┏━━

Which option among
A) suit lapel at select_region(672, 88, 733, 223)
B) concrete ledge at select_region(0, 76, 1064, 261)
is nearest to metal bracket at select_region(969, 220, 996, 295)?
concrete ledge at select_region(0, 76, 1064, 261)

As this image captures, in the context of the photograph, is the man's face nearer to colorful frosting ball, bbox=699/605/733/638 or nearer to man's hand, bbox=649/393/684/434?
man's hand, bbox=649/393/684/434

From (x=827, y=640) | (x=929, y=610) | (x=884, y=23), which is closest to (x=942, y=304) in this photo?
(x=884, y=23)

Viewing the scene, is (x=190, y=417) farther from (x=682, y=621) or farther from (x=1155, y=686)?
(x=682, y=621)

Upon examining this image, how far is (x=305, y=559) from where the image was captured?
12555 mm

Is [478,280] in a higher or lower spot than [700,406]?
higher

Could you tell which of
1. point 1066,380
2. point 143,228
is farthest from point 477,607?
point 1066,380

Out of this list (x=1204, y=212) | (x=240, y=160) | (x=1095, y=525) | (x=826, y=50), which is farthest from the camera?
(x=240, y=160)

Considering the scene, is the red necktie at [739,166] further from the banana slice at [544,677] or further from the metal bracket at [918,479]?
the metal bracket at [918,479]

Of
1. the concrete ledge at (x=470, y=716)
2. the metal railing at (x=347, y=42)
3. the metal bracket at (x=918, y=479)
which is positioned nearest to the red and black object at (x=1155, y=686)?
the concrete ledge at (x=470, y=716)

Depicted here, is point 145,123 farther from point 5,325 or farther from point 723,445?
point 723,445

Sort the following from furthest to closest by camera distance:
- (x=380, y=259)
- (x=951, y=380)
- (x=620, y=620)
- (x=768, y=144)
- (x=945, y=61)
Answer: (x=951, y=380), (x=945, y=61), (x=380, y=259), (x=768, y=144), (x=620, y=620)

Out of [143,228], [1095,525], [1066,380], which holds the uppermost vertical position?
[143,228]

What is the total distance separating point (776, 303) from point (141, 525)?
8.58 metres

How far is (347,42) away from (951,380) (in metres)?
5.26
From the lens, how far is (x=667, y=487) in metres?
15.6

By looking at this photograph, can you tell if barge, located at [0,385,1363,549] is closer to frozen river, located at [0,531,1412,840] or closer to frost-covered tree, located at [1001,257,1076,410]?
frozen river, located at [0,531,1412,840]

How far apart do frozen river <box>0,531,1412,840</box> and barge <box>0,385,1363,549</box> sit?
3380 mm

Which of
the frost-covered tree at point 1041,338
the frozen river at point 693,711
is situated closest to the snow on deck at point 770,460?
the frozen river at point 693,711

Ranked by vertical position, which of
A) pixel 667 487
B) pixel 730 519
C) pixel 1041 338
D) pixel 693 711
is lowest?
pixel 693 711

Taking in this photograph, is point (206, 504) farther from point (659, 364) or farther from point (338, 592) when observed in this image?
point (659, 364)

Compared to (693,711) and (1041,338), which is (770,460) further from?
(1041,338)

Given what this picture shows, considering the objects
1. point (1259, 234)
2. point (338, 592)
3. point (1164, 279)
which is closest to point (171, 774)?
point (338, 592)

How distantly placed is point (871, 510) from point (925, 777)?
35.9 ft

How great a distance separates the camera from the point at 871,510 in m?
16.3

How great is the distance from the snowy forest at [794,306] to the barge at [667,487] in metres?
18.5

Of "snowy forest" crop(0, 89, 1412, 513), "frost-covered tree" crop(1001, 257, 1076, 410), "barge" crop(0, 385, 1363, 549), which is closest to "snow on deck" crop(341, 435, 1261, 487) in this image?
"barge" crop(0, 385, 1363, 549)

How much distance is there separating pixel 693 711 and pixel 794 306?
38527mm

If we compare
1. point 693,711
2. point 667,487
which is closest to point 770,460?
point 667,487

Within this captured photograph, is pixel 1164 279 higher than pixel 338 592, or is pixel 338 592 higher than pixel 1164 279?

┗━━

Prompt
Copy the data above in full, character for character.

Task result
Which option among
A) suit lapel at select_region(672, 88, 733, 223)
B) concrete ledge at select_region(0, 76, 1064, 261)
is nearest to metal bracket at select_region(969, 220, 996, 295)?
concrete ledge at select_region(0, 76, 1064, 261)

As this image captures, in the context of the photograph, is the man's face nearer to colorful frosting ball, bbox=699/605/733/638 or nearer to man's hand, bbox=649/393/684/434?
man's hand, bbox=649/393/684/434

From (x=827, y=640) | (x=929, y=610) | (x=884, y=23), which is closest to (x=942, y=304) in this photo?
(x=884, y=23)

Viewing the scene, is (x=190, y=417) farther from (x=682, y=621) or farther from (x=1155, y=686)?
(x=682, y=621)

Upon examining this image, how far is (x=305, y=559) from where the image was captured?
12555 mm

Is [478,280] in a higher or lower spot than [700,406]?
higher

Could you tell which of
1. point 1066,380
2. point 143,228
is farthest from point 477,607?
point 1066,380

Out of this list (x=1204, y=212) | (x=240, y=160) | (x=1095, y=525) | (x=826, y=50), which is farthest from the camera?
(x=240, y=160)

Considering the scene, is the red necktie at [739,166] further from the banana slice at [544,677] or further from the metal bracket at [918,479]?
the metal bracket at [918,479]

Of
1. the concrete ledge at (x=470, y=716)
2. the metal railing at (x=347, y=42)
3. the metal bracket at (x=918, y=479)
which is positioned nearest to the red and black object at (x=1155, y=686)?
the concrete ledge at (x=470, y=716)

Depicted here, is point 145,123 farther from point 5,325 or farther from point 723,445?
point 723,445

Sort the following from furthest to closest by camera distance:
- (x=380, y=259)
- (x=951, y=380)
- (x=620, y=620)
- (x=768, y=144)
- (x=945, y=61)
Answer: (x=951, y=380), (x=945, y=61), (x=380, y=259), (x=768, y=144), (x=620, y=620)

Out of [143,228], [1095,525], [1066,380], which holds the uppermost vertical position?
[143,228]

What is the total distance separating point (776, 303) from point (141, 525)?
8.58 metres

How far is (347,42) away from (951,380) (in metres)?
5.26
From the lens, how far is (x=667, y=487) in metres?
15.6

By looking at this photograph, can you tell if barge, located at [0,385,1363,549] is closer to frozen river, located at [0,531,1412,840] or closer to frost-covered tree, located at [1001,257,1076,410]?
frozen river, located at [0,531,1412,840]

How far apart do frozen river <box>0,531,1412,840</box> and barge <box>0,385,1363,549</box> sit?
3380 mm

Which of
the frost-covered tree at point 1041,338
the frozen river at point 693,711
is situated closest to the snow on deck at point 770,460?
the frozen river at point 693,711

Ranked by vertical position, which of
A) pixel 667 487
B) pixel 730 519
C) pixel 1041 338
D) pixel 693 711
is lowest?
pixel 693 711

Taking in this photograph, is point (206, 504) farther from point (659, 364) or farther from point (338, 592) when observed in this image?
point (659, 364)

Compared to (693,711) and (1041,338), which is (770,460) further from?
(1041,338)

Given what this picture shows, considering the objects
1. point (1259, 234)
2. point (338, 592)
3. point (1164, 279)
which is closest to point (171, 774)?
point (338, 592)

How distantly placed is point (871, 510) from point (925, 777)?
35.9 ft

How great a distance separates the camera from the point at 871,510 in m?
16.3

How great is the distance from the snowy forest at [794,306] to the barge at [667,487] in metres?
18.5

Of "snowy forest" crop(0, 89, 1412, 513), "frost-covered tree" crop(1001, 257, 1076, 410), "barge" crop(0, 385, 1363, 549), which is closest to "snow on deck" crop(341, 435, 1261, 487) in this image?
"barge" crop(0, 385, 1363, 549)

How much distance is there separating pixel 693 711 and pixel 794 306?
38527mm

If we compare
1. point 693,711
2. point 667,487
which is closest to point 770,460?
point 667,487

Within this captured photograph, is pixel 1164 279 higher than pixel 338 592, or is pixel 338 592 higher than pixel 1164 279?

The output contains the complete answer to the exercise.